También se apunta a una sociedad ideal cuando se sacan del mapa lingüístico ciertas palabras y expresiones. En la política, la prohibición por años de nombrar a Perón y en la vida más cotidiana, la censura moral y de la otra más concreta al uso de lo que se llamaba malas palabras. De hecho, la ponencia de Fontanarrosa en el anterior congreso dedicada a la potencia de las malas palabras implicó la constatación de que esa etapa de censura llegaba a su fin. Ahora cualquiera putea en la tele en el horario de protección al menor y esas malas palabras han perdido mucha de su capacidad de injuriar. De hecho, hoy es más ofensivo que se trate a alguien de inepto que de pelotudo.

Otro aspecto que revela el modo en que los conflictos atraviesan la lengua es el proceso de resignificación de las palabras. Tomemos el caso de “gaucho”. En el tiempo en que el gaucho real se resistía a las autoridades la palabra tenía un matiz despectivo (recordar lo de la sangre de gauchos de Sarmiento) para pasar a ser valorativo cuando el gaucho había devenido en una figura inofensiva elevada a cifra de la nacionalidad.

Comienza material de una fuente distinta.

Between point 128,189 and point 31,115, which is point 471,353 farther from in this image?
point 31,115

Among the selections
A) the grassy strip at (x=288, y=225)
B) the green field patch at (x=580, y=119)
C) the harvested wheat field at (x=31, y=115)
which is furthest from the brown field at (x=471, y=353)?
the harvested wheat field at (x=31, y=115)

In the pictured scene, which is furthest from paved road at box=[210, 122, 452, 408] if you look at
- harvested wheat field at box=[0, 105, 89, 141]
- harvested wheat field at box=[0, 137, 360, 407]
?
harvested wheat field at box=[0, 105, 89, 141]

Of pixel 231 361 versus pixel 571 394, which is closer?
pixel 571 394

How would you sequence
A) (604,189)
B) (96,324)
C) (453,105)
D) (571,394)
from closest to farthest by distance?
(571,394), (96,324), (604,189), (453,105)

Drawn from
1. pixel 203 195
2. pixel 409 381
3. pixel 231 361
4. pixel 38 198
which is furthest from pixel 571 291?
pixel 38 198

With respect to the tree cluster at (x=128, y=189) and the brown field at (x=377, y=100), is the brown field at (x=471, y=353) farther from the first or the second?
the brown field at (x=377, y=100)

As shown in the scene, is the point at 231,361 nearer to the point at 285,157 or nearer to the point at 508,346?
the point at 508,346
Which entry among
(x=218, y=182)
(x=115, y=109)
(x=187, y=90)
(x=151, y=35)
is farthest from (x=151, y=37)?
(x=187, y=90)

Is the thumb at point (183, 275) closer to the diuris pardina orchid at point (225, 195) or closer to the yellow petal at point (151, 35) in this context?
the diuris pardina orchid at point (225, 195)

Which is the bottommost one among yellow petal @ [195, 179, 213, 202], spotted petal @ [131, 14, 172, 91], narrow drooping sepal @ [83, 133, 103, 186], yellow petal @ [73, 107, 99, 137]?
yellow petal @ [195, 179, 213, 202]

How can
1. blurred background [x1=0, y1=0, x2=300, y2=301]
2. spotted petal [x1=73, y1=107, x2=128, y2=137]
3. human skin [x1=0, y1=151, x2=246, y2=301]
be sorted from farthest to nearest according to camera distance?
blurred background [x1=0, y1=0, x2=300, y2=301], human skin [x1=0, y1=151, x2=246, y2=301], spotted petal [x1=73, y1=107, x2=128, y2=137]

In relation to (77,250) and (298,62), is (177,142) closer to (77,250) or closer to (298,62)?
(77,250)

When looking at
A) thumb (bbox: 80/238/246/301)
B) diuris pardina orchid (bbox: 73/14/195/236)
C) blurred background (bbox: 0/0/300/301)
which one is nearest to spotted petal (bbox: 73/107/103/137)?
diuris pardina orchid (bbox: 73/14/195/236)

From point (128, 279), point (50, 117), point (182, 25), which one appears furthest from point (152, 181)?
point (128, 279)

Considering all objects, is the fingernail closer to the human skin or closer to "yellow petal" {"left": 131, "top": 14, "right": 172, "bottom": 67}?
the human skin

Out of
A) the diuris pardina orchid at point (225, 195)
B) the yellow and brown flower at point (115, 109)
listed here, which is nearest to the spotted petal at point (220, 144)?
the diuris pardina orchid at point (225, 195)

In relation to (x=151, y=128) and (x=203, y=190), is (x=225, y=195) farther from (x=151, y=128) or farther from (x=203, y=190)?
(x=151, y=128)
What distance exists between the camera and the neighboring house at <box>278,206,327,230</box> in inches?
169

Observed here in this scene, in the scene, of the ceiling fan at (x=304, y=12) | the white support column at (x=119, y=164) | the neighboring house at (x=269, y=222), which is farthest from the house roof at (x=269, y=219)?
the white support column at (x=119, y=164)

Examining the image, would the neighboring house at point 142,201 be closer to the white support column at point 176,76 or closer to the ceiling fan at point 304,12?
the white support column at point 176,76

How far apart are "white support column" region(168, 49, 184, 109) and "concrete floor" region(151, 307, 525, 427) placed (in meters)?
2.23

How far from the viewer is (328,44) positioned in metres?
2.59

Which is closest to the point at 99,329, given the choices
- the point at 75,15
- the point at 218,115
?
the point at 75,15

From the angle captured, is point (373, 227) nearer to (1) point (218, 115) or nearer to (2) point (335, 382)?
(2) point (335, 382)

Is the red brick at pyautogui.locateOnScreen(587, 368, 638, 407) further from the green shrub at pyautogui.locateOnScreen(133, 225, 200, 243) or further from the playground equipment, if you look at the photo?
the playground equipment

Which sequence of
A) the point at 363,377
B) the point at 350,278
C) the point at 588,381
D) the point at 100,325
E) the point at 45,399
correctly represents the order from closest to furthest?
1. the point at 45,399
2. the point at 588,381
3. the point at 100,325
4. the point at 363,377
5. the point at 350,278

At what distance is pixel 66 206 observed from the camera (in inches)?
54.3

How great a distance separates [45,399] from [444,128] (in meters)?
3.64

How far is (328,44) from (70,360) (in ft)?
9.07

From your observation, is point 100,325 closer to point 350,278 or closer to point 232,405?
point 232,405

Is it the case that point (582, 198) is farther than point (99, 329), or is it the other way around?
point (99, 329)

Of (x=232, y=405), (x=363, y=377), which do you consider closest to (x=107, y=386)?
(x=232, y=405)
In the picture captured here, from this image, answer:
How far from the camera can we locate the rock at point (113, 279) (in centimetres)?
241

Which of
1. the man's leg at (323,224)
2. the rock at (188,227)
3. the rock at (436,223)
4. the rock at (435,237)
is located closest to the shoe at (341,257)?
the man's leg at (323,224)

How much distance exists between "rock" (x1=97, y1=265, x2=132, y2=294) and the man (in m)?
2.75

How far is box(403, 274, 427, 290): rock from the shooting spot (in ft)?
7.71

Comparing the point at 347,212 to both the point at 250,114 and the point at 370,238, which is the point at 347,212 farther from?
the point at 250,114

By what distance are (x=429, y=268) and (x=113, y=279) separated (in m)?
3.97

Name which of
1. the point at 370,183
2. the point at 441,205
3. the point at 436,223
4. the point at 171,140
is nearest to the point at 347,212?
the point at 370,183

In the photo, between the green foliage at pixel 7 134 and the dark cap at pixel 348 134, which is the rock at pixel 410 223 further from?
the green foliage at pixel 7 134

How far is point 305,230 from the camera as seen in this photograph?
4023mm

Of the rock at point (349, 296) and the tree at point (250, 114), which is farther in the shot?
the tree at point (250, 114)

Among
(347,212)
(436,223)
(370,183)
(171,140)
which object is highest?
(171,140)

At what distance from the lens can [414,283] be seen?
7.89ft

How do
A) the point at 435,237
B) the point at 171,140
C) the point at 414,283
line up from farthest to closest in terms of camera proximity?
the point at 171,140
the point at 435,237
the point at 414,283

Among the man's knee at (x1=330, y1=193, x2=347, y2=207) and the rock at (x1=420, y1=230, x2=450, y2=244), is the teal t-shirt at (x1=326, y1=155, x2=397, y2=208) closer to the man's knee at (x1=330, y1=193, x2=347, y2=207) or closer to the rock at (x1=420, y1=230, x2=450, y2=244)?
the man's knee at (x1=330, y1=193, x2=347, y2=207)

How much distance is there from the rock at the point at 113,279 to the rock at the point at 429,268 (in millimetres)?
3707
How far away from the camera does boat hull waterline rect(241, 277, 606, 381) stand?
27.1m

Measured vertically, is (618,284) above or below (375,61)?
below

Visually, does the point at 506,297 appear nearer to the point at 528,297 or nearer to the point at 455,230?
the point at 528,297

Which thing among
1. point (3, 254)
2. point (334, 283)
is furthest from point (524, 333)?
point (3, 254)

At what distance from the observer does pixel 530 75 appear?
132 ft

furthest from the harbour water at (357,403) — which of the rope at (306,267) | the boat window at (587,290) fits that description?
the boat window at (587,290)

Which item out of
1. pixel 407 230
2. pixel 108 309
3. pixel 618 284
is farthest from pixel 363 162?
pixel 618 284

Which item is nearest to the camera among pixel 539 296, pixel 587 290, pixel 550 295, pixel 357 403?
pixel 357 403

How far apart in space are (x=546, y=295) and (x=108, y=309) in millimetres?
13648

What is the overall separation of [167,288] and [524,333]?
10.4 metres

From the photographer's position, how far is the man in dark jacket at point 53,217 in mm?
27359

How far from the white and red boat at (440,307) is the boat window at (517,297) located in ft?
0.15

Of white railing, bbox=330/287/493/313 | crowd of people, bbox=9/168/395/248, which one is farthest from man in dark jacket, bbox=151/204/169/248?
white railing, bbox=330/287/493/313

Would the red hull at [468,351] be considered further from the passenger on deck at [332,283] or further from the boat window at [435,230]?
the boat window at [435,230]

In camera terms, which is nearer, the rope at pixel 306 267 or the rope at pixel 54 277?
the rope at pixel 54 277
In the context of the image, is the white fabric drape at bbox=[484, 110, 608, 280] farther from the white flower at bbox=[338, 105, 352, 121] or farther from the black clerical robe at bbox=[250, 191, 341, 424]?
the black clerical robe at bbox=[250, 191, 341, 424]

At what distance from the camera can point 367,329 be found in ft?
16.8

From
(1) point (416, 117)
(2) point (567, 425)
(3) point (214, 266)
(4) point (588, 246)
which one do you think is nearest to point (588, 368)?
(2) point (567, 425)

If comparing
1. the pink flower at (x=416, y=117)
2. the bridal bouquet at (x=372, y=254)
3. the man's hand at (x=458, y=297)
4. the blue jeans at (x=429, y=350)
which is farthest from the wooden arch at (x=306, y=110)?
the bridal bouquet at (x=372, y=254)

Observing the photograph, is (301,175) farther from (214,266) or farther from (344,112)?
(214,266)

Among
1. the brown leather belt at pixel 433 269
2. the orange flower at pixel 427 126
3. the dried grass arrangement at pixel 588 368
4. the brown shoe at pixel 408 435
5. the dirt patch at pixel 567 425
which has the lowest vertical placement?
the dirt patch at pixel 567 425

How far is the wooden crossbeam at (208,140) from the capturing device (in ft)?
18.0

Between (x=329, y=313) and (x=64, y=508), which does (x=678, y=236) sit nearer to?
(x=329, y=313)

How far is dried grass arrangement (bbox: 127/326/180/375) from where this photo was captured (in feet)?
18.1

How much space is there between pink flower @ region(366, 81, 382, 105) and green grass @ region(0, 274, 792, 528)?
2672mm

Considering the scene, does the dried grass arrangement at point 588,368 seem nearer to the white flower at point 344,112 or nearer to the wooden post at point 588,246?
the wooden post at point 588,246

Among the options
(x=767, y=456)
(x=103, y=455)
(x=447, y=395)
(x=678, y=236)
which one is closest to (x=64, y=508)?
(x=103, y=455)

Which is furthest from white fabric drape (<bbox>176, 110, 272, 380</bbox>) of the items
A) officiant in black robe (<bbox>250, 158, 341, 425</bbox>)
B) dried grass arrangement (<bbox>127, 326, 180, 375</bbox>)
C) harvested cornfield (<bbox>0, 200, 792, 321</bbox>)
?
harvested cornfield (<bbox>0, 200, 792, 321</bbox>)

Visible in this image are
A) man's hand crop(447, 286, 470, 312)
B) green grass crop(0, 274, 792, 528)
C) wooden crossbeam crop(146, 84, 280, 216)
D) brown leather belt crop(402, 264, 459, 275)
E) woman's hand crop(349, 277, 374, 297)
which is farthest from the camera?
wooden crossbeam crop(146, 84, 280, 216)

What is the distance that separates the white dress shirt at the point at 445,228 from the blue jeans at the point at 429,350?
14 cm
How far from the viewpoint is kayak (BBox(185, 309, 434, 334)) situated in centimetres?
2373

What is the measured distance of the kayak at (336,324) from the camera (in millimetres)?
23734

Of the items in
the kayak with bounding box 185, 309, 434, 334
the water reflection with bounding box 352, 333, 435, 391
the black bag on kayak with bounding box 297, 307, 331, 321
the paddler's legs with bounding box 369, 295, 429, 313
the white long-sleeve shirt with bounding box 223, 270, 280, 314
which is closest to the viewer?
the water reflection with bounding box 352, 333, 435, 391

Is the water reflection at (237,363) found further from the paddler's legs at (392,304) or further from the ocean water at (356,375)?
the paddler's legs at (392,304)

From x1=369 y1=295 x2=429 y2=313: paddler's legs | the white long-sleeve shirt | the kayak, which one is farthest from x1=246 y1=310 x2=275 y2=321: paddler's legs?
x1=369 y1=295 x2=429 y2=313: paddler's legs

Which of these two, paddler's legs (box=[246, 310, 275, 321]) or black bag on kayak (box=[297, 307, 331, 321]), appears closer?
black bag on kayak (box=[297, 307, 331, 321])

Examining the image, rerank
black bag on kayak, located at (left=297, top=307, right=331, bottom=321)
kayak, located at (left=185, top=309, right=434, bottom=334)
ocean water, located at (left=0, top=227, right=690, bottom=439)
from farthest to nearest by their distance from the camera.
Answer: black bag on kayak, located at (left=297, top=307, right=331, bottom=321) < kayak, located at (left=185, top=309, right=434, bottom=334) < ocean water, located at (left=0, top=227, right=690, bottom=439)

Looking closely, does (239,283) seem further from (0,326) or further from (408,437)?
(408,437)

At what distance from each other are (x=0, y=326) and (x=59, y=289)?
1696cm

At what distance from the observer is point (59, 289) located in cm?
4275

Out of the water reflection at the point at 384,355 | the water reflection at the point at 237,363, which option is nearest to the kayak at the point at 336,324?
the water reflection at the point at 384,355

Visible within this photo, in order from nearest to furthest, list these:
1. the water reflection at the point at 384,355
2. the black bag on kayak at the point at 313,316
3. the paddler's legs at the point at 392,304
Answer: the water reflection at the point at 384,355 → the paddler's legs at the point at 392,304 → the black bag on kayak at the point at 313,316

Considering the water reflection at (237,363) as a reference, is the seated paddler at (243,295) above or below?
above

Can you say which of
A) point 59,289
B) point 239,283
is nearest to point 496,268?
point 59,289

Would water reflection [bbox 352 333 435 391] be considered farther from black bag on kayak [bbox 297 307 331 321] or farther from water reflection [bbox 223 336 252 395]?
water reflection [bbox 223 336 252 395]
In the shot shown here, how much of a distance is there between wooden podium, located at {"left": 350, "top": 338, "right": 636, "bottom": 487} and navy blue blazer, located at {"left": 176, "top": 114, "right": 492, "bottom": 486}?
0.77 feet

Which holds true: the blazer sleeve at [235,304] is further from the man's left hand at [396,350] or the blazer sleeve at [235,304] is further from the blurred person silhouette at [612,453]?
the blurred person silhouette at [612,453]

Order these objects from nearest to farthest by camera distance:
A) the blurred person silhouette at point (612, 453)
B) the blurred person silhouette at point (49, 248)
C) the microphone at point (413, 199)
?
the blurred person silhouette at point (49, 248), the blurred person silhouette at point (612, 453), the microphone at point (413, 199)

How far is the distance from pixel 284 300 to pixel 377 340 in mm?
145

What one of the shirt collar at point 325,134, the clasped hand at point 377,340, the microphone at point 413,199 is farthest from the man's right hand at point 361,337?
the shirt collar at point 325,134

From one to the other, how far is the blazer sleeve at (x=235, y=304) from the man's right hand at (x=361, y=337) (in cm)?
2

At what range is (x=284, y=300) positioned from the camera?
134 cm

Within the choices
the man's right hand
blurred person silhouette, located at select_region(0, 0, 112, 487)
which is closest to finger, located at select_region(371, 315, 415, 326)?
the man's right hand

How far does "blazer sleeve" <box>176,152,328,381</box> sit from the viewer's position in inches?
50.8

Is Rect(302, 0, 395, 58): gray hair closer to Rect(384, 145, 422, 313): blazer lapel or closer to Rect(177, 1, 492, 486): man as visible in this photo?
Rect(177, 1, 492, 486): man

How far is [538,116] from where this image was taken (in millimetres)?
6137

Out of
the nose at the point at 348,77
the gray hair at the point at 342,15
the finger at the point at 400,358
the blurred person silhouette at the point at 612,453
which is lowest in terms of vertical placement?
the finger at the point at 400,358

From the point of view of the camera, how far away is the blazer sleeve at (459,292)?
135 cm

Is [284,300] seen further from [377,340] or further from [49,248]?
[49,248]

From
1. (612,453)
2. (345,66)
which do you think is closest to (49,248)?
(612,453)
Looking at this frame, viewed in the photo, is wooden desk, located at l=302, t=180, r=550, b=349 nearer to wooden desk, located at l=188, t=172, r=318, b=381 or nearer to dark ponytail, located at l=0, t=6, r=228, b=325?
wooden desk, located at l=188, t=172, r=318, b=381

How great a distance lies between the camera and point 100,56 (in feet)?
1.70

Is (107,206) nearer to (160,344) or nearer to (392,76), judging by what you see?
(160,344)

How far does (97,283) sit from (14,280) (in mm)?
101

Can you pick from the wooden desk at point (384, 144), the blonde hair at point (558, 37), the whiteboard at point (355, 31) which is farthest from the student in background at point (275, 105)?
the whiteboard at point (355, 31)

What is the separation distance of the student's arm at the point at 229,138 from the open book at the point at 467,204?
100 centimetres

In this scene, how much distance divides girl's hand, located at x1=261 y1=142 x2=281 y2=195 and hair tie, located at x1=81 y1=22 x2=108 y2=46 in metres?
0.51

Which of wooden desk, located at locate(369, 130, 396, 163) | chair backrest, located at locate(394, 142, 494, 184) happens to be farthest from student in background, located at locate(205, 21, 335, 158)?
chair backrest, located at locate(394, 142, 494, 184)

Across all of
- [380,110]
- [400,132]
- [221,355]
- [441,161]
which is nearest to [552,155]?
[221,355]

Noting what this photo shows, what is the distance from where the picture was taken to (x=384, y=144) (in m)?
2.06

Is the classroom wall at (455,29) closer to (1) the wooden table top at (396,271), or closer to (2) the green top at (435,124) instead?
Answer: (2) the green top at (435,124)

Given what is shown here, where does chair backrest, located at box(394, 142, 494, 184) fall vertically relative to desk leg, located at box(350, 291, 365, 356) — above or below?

Conflicto que también se ve en lo que el filósofo francés Gilles Deleuze llamaba las lenguas menores, es decir aquellas que conviven en situación de debilidad frente a una lengua hegemónica y que la pervienten desde adentro, como es el caso de lo que hacen los puertorriqueños con el inglés.

De alguna forma el debate sobre el lenguaje inclusivo retoma este aspecto conflictivo. Lo que cabría preguntarse es si lo que se busca hoy, al menos por ahora, es una sanción institucional antes de que se consolide la incorporación de lo inclusivo a la lengua cotidiana.

Quienes abrieron el Congreso de la Lengua y probablemente sus participantes más estelares quizás ignoren o prefieran ignorar que la lengua es un lugar en el que se libran batallas. Para el neoliberalismo la utopía es el silencio. Si no hay alternativas, ¿para qué molestarse en hablar? De últimas se podría decir que el desiderátum comunicativo es la planilla Excel donde las palabras sirven únicamente para ordenar columnas de cifras. Entonces, en ese espacio que abomina de las palabras, el traspié con el mundo de los libros termina por ser un síntoma inevitable. De allí el José Luis, de allí las permanentes pifias del elenco oficial que han tocado al propio Borges o a Cortázar. De hecho, los escritores que ha acopiado el oficialismo (Andahazi, Kovadloff) son conocidos entre el macrismo no por sus libros sino por sus columnas a favor del poder.

En definitiva, podría decirse que la literatura es un escenario, seguramente el más evidente, en el que se dan los conflictos que habitan una lengua y por eso se la pone al margen, porque el mundo de las palabras no interesa demasiado. Algo que por más congresos que se armen no se puede disimular.